If recruiters need to advertise an opening, they have a few options. Hacker forums offer the most exposure, many of them are password-protected, and users generally choose pseudonyms. But they still carry risks—anyone who logs in without somehow anonymizing their web traffic can be traced relatively easily.
Holland says his company asks domain hosts to take down forums if they come across a specific threat to one of their clients—like a post that offers a reward for extracting data from a company’s private server—but some domains don’t respond.
A less vulnerable but less visible alternative is to post a help-wanted ad on the dark web, a part of the Internet accessible only by Tor, a web browser that bounces web requests through a random string of servers to anonymize their origin. Researchers even found hacker-specific job boards on both the surface web and the dark web that promised to broadcast help-wanted ads for a fee—a sort of Monster.com for cybercrime.
Hackers look for a broad range of characteristics in potential candidates. Some postings ask for applicants with specific skills (SQL injection, denial-of-service attacks) and a facility with certain programming languages (Perl, Python, C). Hackers hiring with a specific target in mind may look for candidates who already have insider knowledge of an organization’s networks and systems.

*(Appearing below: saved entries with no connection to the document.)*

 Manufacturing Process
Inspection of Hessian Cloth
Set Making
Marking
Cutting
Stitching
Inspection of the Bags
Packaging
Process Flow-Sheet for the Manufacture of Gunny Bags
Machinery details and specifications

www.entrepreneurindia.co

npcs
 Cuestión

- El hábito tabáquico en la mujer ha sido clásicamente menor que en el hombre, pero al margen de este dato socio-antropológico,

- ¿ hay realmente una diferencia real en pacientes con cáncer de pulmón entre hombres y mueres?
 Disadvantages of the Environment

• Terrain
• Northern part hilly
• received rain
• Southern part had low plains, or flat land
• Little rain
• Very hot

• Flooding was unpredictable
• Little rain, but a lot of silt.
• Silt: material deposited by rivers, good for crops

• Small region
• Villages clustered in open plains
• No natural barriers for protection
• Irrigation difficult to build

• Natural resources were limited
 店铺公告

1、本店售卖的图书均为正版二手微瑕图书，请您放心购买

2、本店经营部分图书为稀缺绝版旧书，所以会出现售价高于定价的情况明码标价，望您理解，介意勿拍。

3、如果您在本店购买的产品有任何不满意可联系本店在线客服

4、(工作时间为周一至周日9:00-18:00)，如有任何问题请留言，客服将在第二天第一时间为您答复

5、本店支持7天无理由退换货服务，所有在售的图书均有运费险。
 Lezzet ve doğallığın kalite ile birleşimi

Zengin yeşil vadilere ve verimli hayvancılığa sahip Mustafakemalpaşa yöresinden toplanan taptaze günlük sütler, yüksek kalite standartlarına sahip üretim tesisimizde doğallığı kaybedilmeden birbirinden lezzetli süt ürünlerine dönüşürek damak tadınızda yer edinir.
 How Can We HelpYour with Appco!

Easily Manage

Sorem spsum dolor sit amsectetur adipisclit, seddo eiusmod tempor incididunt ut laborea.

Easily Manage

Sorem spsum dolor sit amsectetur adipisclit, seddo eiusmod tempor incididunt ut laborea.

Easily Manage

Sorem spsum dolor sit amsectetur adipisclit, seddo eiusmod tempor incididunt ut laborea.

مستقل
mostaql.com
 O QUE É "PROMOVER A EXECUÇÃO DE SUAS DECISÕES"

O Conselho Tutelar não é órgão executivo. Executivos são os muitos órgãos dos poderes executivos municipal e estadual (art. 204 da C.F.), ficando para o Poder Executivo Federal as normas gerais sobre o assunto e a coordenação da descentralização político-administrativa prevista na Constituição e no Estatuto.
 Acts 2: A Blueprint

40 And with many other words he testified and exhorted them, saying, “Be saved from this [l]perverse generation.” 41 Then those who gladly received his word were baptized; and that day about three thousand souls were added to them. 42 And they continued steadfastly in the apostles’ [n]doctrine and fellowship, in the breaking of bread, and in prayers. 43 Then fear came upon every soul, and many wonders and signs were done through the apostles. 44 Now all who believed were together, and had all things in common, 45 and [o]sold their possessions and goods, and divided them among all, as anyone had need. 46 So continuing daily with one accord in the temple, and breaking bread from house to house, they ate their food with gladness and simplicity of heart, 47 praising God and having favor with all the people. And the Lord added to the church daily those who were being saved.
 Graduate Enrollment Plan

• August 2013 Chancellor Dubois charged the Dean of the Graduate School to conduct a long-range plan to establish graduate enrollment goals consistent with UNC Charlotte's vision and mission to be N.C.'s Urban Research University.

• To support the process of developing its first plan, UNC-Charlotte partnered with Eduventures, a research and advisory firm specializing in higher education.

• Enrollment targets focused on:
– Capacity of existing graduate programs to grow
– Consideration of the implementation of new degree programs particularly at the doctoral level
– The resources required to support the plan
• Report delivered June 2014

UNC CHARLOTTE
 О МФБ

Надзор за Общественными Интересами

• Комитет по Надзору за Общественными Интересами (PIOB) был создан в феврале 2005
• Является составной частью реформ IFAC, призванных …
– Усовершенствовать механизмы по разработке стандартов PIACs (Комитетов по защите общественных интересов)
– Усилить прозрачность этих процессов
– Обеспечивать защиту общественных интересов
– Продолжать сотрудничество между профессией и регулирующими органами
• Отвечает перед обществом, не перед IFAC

There are also more basic requirements. One posting read, “You must speak English fluently; bad grammar can be tolerated to a certain extent.” And enthusiasm helps—the same posting specified that candidates should be “motivated and thrilled to learn new programming languages, attack vectors, and everything else.”
Once an ad draws interest, the next move may be to set up an interview. Holland says many of these interviews occur over Skype, but the participants typically take a few unusual security measures. To protect both participants’ identities, Skype calls tend to be conducted without video, and the speakers may use digital voice changers to disguise themselves. They can also use services like Tor to anonymize their traffic as they make the call.
If the interview goes well, a job offer may be extended. Researchers found that hacker jobs fall into two main categories: contract gigs, where the hacker gets a certain amount of money per month, and jobs where a hacker is awarded a percentage of whatever is stolen. Holland says it’s hard to know how much hackers are generally compensated for their work, because most financial negotiations happen in private.
But the offers sometimes come with a few strings attached. Researchers found that some groups imposed a probationary period on new hires: One group known as DeleteSec stipulated that new recruits “must hack a website within three months” to prove themselves.
Holland says the biggest thing he learned from examining hacker recruitment is that there’s a continued interest in exploiting basic vulnerabilities. “It’s easy to get wrapped up in silver bullets,” he said, referring to fancy cybersecurity products like the ones that will be hawked at this week’s RSA cybersecurity conference in San Francisco. But basic attacks like denial-of-service and SQL injection, which have been in use for more than a decade, remain popular and effective among hackers—so keep up those timeless skills and you can work your way on to a criminal’s payroll in no time.